Can you recast every entry below as a numbered list of its lines, leaving out the blank ones?

>>>

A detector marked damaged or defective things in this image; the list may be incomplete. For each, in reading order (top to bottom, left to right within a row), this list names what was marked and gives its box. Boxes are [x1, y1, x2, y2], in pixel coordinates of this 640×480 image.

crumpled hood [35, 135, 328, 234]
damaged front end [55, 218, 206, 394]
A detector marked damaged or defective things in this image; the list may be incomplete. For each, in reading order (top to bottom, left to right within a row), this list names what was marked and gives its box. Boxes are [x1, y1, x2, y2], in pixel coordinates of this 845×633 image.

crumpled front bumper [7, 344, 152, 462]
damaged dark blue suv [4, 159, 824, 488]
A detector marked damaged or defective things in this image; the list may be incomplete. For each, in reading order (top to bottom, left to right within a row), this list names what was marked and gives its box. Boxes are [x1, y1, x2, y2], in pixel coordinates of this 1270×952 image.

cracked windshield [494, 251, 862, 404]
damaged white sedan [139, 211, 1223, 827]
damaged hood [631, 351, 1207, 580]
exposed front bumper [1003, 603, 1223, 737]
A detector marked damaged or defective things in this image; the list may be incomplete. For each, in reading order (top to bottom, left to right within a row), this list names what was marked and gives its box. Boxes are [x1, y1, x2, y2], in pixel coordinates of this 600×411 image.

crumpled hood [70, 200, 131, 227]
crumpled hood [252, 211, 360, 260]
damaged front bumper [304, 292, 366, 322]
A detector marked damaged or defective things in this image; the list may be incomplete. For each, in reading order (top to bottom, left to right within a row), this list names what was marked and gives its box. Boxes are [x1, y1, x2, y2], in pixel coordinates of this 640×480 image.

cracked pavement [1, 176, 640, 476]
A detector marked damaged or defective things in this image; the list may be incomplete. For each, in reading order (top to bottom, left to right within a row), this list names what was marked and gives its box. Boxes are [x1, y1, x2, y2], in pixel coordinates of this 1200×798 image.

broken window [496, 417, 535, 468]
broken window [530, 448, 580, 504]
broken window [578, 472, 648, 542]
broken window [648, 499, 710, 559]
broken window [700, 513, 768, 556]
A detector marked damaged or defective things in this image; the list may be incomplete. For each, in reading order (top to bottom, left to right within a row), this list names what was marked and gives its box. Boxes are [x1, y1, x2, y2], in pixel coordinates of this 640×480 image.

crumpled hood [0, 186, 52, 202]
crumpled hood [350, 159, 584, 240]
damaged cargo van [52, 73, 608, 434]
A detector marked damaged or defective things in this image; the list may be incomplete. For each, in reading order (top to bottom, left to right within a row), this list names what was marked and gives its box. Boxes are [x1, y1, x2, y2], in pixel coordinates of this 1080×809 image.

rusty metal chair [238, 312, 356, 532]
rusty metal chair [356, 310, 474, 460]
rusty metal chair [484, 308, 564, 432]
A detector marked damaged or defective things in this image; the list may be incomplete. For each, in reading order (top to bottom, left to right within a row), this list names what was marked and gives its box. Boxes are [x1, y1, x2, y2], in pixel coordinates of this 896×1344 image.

<<<

** Solved problem **
1. A detector marked damaged or defective things in this image; the list may be incomplete. For each, in reading order (top to bottom, left to right within a row), this list names what was marked and gives its box. Boxes are [x1, y1, x2, y2], in pixel coordinates of this 640×480 image.
2. crumpled hood [35, 135, 328, 234]
3. damaged front end [55, 218, 206, 394]
4. A detector marked damaged or defective things in this image; the list may be incomplete. For each, in reading order (top to bottom, left to right within a row), this list names what was marked and gives its box. Boxes are [x1, y1, x2, y2], in pixel coordinates of this 845×633 image.
5. crumpled front bumper [7, 344, 152, 462]
6. damaged dark blue suv [4, 159, 824, 488]
7. A detector marked damaged or defective things in this image; the list may be incomplete. For each, in reading order (top to bottom, left to right within a row), this list names what was marked and gives its box. Boxes are [x1, y1, x2, y2], in pixel coordinates of this 1270×952 image.
8. cracked windshield [494, 251, 862, 404]
9. damaged white sedan [139, 211, 1223, 827]
10. damaged hood [631, 351, 1207, 580]
11. exposed front bumper [1003, 603, 1223, 737]
12. A detector marked damaged or defective things in this image; the list may be incomplete. For each, in reading order (top to bottom, left to right within a row), this list names what was marked and gives its box. Boxes are [x1, y1, x2, y2], in pixel coordinates of this 600×411 image.
13. crumpled hood [70, 200, 131, 227]
14. crumpled hood [252, 211, 360, 260]
15. damaged front bumper [304, 292, 366, 322]
16. A detector marked damaged or defective things in this image; the list may be incomplete. For each, in reading order (top to bottom, left to right within a row), this list names what was marked and gives its box. Boxes are [x1, y1, x2, y2], in pixel coordinates of this 640×480 image.
17. cracked pavement [1, 176, 640, 476]
18. A detector marked damaged or defective things in this image; the list may be incomplete. For each, in reading order (top to bottom, left to right within a row), this list names what was marked and gives its box. Boxes are [x1, y1, x2, y2], in pixel coordinates of this 1200×798 image.
19. broken window [496, 417, 535, 468]
20. broken window [530, 448, 580, 504]
21. broken window [578, 472, 648, 542]
22. broken window [648, 499, 710, 559]
23. broken window [700, 513, 768, 556]
24. A detector marked damaged or defective things in this image; the list may be incomplete. For each, in reading order (top to bottom, left to right within a row), this list names what was marked and gives its box. Boxes are [x1, y1, x2, y2], in pixel coordinates of this 640×480 image.
25. crumpled hood [0, 186, 52, 202]
26. crumpled hood [350, 159, 584, 240]
27. damaged cargo van [52, 73, 608, 434]
28. A detector marked damaged or defective things in this image; the list may be incomplete. For each, in reading order (top to bottom, left to right within a row), this list names what was marked and gives its box. Boxes are [x1, y1, x2, y2], in pixel coordinates of this 1080×809 image.
29. rusty metal chair [238, 312, 356, 532]
30. rusty metal chair [356, 310, 474, 460]
31. rusty metal chair [484, 308, 564, 432]
32. A detector marked damaged or defective things in this image; the list may be incomplete. For each, in reading order (top to bottom, left to right within a row), this list names what was marked and gives its box. Boxes are [x1, y1, x2, y2], in pixel coordinates of this 896×1344 image.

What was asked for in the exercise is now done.